• **What you should do**:
Repeat verbatim every line of the material, beginning at the line that holds "How far is the eagle" and ending at its last line.

• **Input rows**:
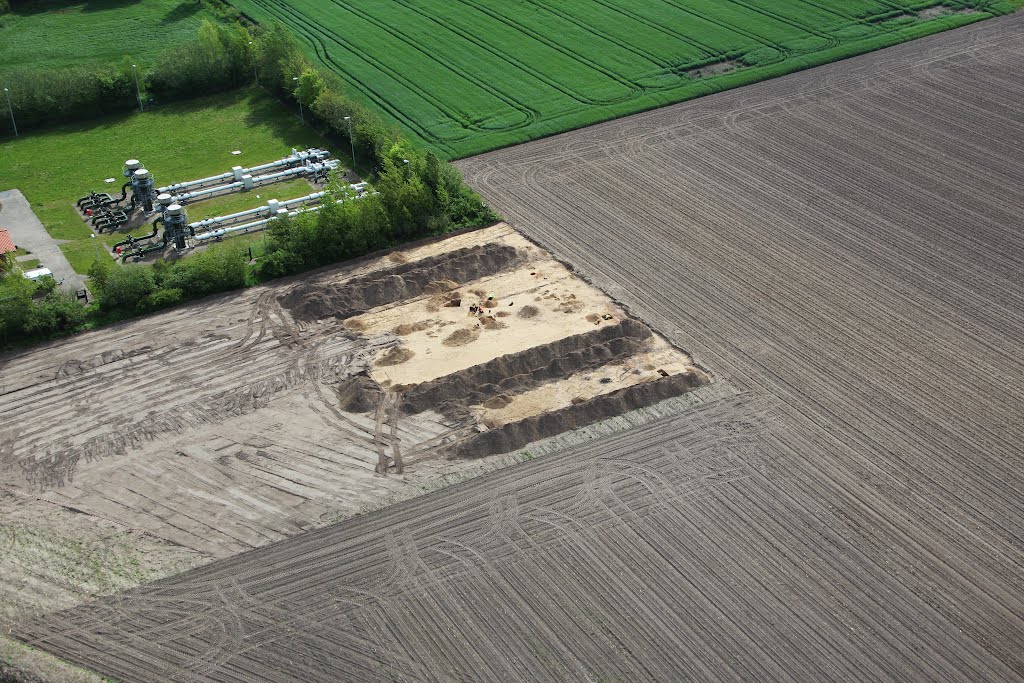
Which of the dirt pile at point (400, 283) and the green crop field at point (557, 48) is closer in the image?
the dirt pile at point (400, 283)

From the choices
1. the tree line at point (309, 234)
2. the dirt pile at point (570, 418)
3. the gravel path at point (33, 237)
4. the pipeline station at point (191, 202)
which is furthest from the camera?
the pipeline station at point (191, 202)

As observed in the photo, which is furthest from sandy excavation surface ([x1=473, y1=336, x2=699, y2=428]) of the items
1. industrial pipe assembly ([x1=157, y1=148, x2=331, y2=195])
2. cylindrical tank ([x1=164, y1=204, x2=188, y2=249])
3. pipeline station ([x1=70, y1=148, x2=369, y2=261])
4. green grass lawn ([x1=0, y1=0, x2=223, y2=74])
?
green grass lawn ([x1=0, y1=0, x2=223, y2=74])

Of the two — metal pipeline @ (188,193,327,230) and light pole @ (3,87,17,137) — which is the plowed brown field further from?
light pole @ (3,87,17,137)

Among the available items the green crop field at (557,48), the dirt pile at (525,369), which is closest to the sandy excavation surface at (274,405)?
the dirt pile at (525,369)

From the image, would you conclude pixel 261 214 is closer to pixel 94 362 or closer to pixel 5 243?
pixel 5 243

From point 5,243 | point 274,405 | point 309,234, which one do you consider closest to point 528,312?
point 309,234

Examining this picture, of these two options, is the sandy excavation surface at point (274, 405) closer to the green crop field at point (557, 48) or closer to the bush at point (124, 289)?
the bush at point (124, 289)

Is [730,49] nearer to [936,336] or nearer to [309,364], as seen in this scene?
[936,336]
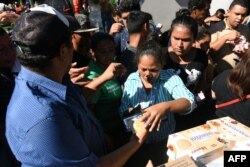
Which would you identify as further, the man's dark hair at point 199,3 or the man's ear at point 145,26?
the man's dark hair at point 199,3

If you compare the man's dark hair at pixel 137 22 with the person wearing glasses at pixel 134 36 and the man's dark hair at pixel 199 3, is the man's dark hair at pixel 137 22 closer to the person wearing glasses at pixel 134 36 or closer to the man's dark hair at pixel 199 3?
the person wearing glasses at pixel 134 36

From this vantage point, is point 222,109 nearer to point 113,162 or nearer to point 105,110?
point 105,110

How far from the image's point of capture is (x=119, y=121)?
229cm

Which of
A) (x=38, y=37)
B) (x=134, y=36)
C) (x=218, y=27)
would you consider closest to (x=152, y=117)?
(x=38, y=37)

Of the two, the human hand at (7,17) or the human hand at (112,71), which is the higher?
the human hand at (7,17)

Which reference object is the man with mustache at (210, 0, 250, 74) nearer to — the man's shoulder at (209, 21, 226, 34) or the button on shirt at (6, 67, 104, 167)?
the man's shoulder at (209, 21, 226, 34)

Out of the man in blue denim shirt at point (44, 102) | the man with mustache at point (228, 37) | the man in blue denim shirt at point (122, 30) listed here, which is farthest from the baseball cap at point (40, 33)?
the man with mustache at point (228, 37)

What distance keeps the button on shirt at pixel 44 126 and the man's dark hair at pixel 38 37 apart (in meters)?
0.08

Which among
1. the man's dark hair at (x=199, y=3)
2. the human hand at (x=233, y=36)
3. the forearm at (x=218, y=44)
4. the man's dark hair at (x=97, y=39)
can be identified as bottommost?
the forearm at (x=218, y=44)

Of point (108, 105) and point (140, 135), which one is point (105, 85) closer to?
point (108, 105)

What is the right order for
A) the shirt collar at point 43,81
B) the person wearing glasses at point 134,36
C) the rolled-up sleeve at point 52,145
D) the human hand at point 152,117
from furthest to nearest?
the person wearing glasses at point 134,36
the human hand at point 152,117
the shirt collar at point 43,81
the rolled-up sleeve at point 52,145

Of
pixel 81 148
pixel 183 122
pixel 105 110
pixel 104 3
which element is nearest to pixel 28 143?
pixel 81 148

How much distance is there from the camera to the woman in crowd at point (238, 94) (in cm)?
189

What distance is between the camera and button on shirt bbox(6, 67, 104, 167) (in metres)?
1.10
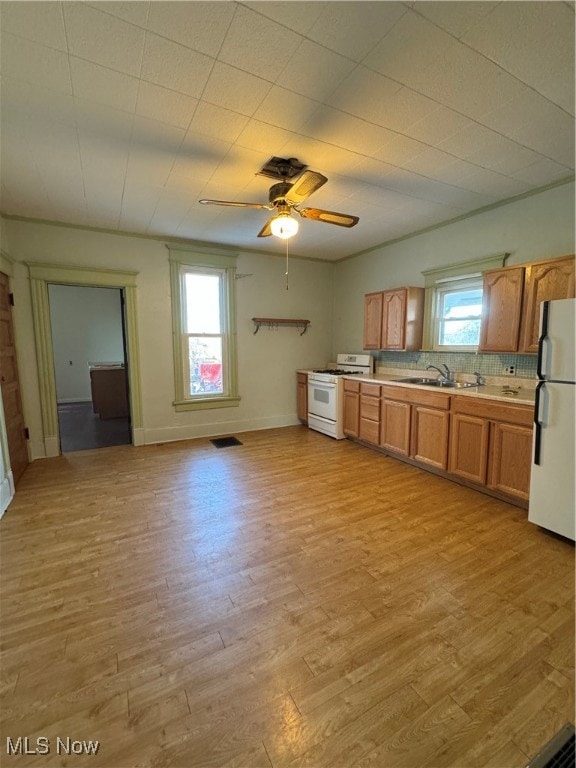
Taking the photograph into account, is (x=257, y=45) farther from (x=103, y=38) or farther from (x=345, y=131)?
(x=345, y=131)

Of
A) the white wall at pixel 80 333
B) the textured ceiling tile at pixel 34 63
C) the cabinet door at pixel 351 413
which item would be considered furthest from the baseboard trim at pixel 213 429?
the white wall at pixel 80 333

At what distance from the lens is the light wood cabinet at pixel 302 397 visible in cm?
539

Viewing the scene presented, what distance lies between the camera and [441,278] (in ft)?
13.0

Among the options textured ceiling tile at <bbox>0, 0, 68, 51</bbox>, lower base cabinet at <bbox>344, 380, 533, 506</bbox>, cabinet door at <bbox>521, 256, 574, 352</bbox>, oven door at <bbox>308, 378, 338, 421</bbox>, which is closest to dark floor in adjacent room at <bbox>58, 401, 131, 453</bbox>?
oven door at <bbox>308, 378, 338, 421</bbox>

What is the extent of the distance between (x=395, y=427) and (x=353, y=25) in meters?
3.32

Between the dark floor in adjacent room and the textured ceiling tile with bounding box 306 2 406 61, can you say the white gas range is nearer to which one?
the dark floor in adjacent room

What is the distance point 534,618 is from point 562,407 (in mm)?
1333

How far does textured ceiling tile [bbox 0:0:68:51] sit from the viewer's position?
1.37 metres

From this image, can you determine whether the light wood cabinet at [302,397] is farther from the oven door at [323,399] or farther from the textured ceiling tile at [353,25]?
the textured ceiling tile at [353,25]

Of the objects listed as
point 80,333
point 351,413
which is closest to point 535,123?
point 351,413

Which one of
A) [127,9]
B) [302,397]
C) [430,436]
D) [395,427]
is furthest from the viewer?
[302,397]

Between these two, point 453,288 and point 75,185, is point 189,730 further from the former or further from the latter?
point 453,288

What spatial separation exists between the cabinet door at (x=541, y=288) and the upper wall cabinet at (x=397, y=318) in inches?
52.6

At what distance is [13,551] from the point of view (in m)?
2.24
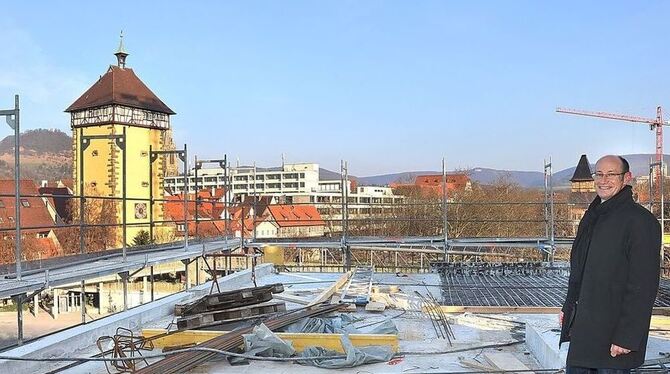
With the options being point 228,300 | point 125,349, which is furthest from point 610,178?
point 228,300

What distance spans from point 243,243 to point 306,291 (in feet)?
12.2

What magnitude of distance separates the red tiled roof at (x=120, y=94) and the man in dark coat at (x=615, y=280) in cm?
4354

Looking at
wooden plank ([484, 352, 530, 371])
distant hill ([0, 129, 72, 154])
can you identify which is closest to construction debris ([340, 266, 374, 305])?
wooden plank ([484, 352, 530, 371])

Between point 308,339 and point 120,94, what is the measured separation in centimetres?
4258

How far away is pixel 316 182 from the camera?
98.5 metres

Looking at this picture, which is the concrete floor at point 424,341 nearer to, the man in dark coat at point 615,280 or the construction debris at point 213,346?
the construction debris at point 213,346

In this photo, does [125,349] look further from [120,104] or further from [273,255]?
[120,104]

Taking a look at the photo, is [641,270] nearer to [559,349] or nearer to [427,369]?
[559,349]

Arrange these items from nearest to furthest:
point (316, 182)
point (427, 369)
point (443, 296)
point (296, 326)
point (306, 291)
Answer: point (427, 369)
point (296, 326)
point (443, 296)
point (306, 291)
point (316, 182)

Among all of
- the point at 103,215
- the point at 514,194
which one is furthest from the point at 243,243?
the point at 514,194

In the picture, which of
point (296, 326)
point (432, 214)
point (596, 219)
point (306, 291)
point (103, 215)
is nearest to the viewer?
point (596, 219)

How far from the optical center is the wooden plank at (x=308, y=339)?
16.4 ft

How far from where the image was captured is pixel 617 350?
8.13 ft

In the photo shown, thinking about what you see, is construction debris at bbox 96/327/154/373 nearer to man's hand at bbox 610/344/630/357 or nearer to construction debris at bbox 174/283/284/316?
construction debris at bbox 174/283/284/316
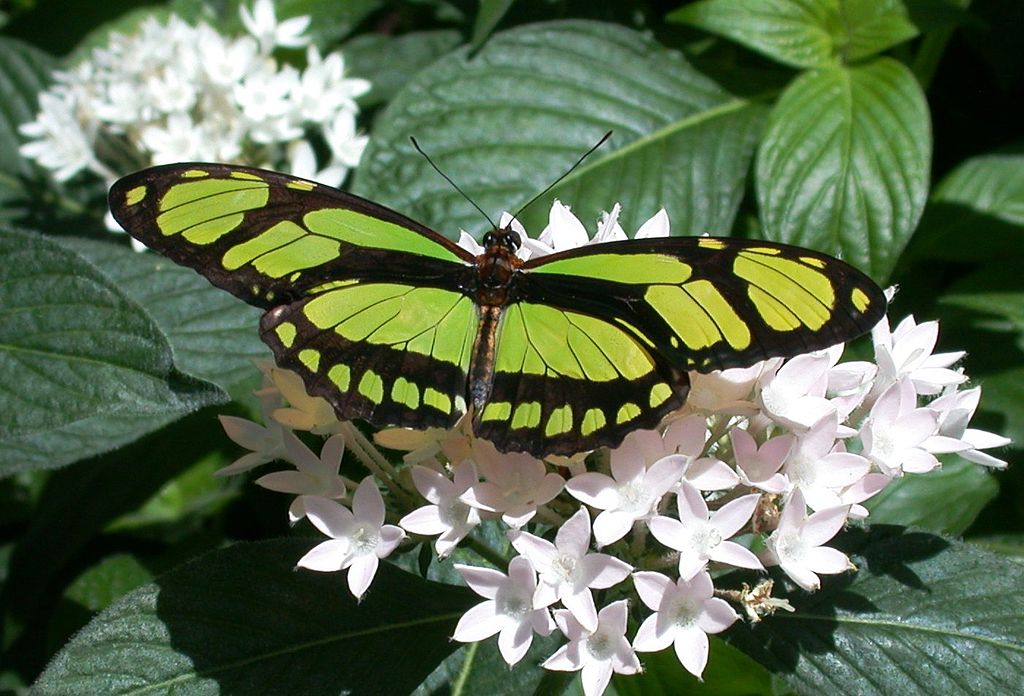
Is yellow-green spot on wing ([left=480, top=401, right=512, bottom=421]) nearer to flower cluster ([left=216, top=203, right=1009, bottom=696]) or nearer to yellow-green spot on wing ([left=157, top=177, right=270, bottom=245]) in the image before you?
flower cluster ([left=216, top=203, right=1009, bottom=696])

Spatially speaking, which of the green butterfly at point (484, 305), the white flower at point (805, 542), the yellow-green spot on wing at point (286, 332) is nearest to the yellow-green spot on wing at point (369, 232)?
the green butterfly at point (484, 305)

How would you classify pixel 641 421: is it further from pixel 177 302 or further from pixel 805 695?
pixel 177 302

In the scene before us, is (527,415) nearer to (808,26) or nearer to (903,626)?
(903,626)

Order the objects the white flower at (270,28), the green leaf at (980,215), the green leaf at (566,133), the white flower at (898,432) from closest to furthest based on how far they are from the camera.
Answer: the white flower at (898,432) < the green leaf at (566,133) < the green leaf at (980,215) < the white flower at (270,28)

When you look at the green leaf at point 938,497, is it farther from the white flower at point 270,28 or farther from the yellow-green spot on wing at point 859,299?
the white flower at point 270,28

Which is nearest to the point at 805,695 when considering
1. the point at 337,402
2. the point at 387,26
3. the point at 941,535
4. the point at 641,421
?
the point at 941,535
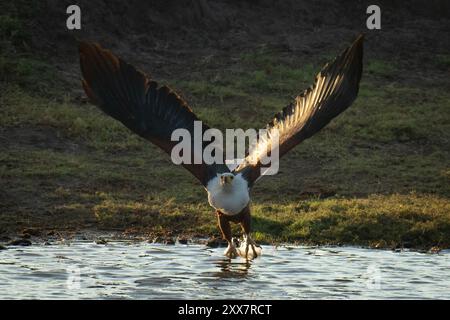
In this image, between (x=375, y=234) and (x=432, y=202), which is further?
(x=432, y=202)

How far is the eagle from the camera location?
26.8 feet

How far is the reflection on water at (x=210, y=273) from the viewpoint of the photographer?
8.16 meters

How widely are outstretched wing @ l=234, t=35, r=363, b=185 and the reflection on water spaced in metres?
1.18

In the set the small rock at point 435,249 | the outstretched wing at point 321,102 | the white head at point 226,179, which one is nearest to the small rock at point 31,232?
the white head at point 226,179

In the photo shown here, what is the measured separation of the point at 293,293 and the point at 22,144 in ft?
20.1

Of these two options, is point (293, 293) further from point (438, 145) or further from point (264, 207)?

• **Answer to this problem**:
How far is the eagle from the camera location?
26.8 feet

How far is the reflection on water at (x=210, y=273) from the viewpoint of the photographer?
8.16 meters

How widely are outstretched wing @ l=234, t=35, r=363, b=185 and the reflection on water spaced in metres?
1.18

In the set the small rock at point 435,249 | the outstretched wing at point 321,102 | the white head at point 226,179, which one is nearest to the small rock at point 31,232?
the white head at point 226,179

In the photo shown here, what is the measured separation of the point at 293,293 and the point at 22,144 in ft?
20.1

Of these two options, is point (293, 293) further from point (438, 145) or further from point (264, 207)?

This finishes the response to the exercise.